Janvier 2005
On éprouve un sentiment de malaise quand un Français utilise l’anglais pour demander un renseignement dans une rue de Florence, de Séville ou de Coimbra, sans parler de Montevideo ou de Porto Alegre. Ou quand un hispanophone ou un lusophone agissent de la même manière à Paris. Cette attitude ignore la parenté entre les langues de l’Europe du Sud (et donc de l’Amérique latine) issues du latin. Entre les langues romanes – français, italien, espagnol, catalan, portugais, roumain –, l’intercompréhension est non seulement souhaitable, mais elle est possible et rapide à acquérir. L’intercompréhension, c’est le fait de comprendre des langues sans les parler : chacun parle ou écrit dans sa langue, et comprend ou lit celle de l’autre. Cette démarche, qui ne nécessite aucune connaissance préalable du latin, est de nature à souder un ensemble de pays appartenant à la même famille de langues, et qui ont des intérêts et des cultures proches.
Pour un locuteur de langue romane, les autres langues de la famille sont plus immédiatement transparentes que les autres.
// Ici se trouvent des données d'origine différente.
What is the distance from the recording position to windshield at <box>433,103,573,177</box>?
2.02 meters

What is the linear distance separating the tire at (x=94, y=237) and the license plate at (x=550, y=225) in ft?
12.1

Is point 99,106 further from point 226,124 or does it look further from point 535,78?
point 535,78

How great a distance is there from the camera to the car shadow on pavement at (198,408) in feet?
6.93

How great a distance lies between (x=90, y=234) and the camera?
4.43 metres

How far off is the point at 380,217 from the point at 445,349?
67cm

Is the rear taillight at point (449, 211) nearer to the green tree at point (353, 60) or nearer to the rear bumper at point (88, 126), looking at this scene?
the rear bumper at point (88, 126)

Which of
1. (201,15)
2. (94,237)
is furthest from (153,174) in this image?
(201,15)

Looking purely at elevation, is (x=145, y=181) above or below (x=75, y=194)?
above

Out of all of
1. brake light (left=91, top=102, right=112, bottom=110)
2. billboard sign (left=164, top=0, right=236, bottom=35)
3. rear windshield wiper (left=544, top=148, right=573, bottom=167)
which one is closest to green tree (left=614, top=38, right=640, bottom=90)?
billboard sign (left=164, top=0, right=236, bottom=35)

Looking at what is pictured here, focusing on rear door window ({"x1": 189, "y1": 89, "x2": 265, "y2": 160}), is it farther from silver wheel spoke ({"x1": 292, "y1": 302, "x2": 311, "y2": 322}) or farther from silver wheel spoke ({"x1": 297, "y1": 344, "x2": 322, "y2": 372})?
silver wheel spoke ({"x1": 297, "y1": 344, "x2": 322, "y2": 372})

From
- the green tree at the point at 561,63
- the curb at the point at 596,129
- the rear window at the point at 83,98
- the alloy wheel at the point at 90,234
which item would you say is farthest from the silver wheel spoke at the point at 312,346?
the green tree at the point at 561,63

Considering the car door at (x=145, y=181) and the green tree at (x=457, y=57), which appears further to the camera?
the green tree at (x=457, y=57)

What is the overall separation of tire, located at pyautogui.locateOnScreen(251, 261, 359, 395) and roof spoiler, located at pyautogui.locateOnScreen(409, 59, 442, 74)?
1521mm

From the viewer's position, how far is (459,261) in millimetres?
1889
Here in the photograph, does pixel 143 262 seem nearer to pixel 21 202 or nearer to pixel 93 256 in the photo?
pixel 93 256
Il en va de même pour les locuteurs de la famille des langues slaves – russe, polonais, tchèque, serbo-croate et bulgare – et pour ceux de la famille des langues germaniques – anglais, allemand et néerlandais. Cette notion de famille de langues, les Scandinaves l’ont bien comprise, et depuis longtemps : un Danois, un Norvégien et un Suédois se comprennent en parlant chacun sa langue. L’habitude de s’appuyer sur les ressemblances (à utiliser de préférence quand on s’exprime) et l’étude des différences systématiques (à connaître, pour qu’elles ne perturbent pas la compréhension) permettent aux Scandinaves de communiquer aisément entre eux, et ainsi d’exister en tant que communauté. Voilà près d’un siècle que, dans chacun de ces trois pays, on enseigne à l’école les bases de la grammaire des langues des deux autres.
Au cours de la dernière décennie, d’intéressantes recherches ont été menées sur l’apprentissage à l’intercompréhension des langues romanes. Dans le cadre du programme européen Lingua, deux projets menés en liaison avec des équipes des autres pays de langues latines d’Europe ont permis nombre d’observations et d’expérimentations : Galatea, sous la responsabilité de Mme Louise Dabène (université Stendhal-Grenoble-III), et Eurom4, sous la direction de Mme Claire Blanche-Benveniste (université de Provence - Aix-Marseille). Du matériel a été produit, qui demanderait aujourd’hui à être actualisé et développé. Des émules passionnés continuent le travail à Rome, à Barcelone, à Reims.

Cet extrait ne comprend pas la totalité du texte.